- [DOCUMENT SECTION]:
▼
In relation to an intensive use of ICT, almost all participants directed their comments to children and young people, thus suggesting they do not consider ICT addiction a problem that they themselves could face.

- Yes, I spend many hours without the phone, I don’t have problems with that. (Fausto, Portuguese, 64 years - focus group).

- The technology can bring good things and bad things. Today, families have no communication, they communicate only by WhatsApp, there is no face-to-face communication. (Adelaide, Portuguese, 63 years - focus group).

- We need to have time to do other things, other tasks, because the more we know the internet and visit the internet the more yearning we have to discover more things and to look for more news. Where is this getting us to? It has no end. (Thomas, Brazilian, 69 years - focus group).

Conclusions

Although the findings from this qualitative research cannot be generalized, they contribute to the understanding of significant dimensions of the intergenerational solidarity regarding ICT use.

The testimonies of elderly people from Portugal and Brazil indicate the complexity and ambiguity of concepts such as intergenerational solidarity. Most participants supported the assertion that intergenerational family relationships mediated by digital technologies have a positive influence on the elderly. As some participants expressed, ICT use encourages social contact inside and outside the family, has positively impacts on their mental health and improves their digital literacy. Nevertheless, support for the use of ICT is essentially marked by unilateral transmission from youngest to oldest and is not guaranteed to result in the effects associated with the concept of intergenerational solidarity. As previous research has shown, that transmission may be attributed to some youngsters feeling moral pressure to help the elderly and doing so without the expected generational rapprochement and exchange of knowledge. The use of digital technologies to communicate with family members can also result in virtual proximity with regular but shallow contact and physical withdrawal. As the analysis also showed, the presence of technologies in families does not come free of possible negative consequences for the elderly. Continuous ICT use by younger people in households may make the elderly feel ignored and emotionally excluded.

Favouring intergenerational relations has been an argument for the use of ICT by the elderly. This use theoretically facilitates everyday communication, bringing the elderly closer to their family and friends. However, activating the process reveals to be more complex. Elderly people are aware that ICT can either bring the family together or pull apart different generations. It can expand existing prejudices through the propagation of images related to the valorisation of youth and rejection of the old, translating into forms of ageism.

Looking at the six elements that characterize intergenerational family solidarity (affection, association, consensus, resource sharing, the strength of familism norms, and the opportunity structure for interaction) we conclude that the relationship among different generations can be both tender and unfriendly, with tension between the desire for autonomy and the need for interdependence. Considering the results, family intergenerational relations can be one of the most ambivalent of social relationships during a life course.
▲
- [Excerpts from a spatial reasoning dataset]:
▼
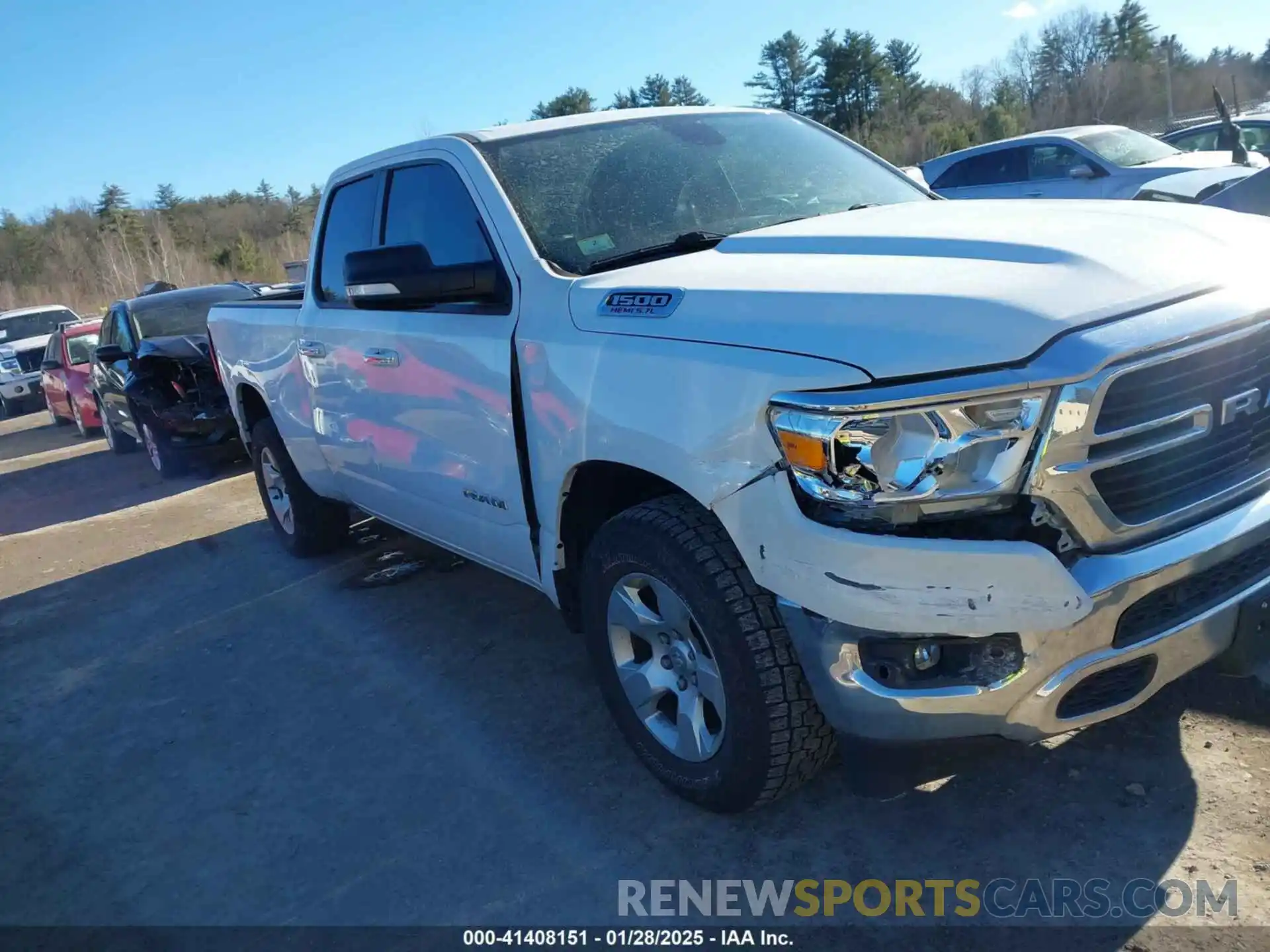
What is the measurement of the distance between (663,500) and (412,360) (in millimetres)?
1464

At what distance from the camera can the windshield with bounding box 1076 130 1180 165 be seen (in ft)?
37.0

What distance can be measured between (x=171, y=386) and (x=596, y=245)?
7.72 m

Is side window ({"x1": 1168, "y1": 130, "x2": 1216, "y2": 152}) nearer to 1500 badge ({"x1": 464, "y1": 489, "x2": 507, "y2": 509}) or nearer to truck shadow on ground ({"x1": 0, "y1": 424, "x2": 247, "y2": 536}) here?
truck shadow on ground ({"x1": 0, "y1": 424, "x2": 247, "y2": 536})

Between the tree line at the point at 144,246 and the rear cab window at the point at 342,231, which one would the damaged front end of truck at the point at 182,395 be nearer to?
the rear cab window at the point at 342,231

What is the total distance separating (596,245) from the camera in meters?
3.44

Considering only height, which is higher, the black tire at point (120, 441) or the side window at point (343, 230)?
the side window at point (343, 230)

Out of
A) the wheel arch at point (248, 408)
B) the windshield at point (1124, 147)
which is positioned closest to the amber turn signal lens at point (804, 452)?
the wheel arch at point (248, 408)

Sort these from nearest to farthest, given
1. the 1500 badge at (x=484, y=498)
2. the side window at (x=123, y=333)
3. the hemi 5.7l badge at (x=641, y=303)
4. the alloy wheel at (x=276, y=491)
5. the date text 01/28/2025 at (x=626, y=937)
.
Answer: the date text 01/28/2025 at (x=626, y=937)
the hemi 5.7l badge at (x=641, y=303)
the 1500 badge at (x=484, y=498)
the alloy wheel at (x=276, y=491)
the side window at (x=123, y=333)

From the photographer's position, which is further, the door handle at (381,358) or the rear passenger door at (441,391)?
the door handle at (381,358)

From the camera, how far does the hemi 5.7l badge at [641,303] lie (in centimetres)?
280

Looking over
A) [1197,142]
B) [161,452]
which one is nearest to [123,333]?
[161,452]

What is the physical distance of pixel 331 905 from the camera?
2902 millimetres

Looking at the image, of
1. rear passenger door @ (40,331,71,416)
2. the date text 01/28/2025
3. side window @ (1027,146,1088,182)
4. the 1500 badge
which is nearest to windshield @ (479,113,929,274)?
the 1500 badge

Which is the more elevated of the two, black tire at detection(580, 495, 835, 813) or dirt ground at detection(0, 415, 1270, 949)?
black tire at detection(580, 495, 835, 813)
▲
- [TO DO]:
• 1. Reproduce the passage on ICT and intergenerational solidarity word for word, starting at "- The technology" and ending at "regarding ICT use.", with both included.
• 2. Answer these questions about the passage on ICT and intergenerational solidarity:
(a) How old is the focus group participant named Thomas?
(b) The testimonies come from elderly people in which two countries?
(c) How many elements are listed as characterizing intergenerational family solidarity?

- [ANSWERS TO THE EXERCISES]:
• 1.
- The technology can bring good things and bad things. Today, families have no communication, they communicate only by WhatsApp, there is no face-to-face communication. (Adelaide, Portuguese, 63 years - focus group).

- We need to have time to do other things, other tasks, because the more we know the internet and visit the internet the more yearning we have to discover more things and to look for more news. Where is this getting us to? It has no end. (Thomas, Brazilian, 69 years - focus group).

Conclusions

Although the findings from this qualitative research cannot be generalized, they contribute to the understanding of significant dimensions of the intergenerational solidarity regarding ICT use.

• 2.
(a) 69 years
(b) Portugal and Brazil
(c) Six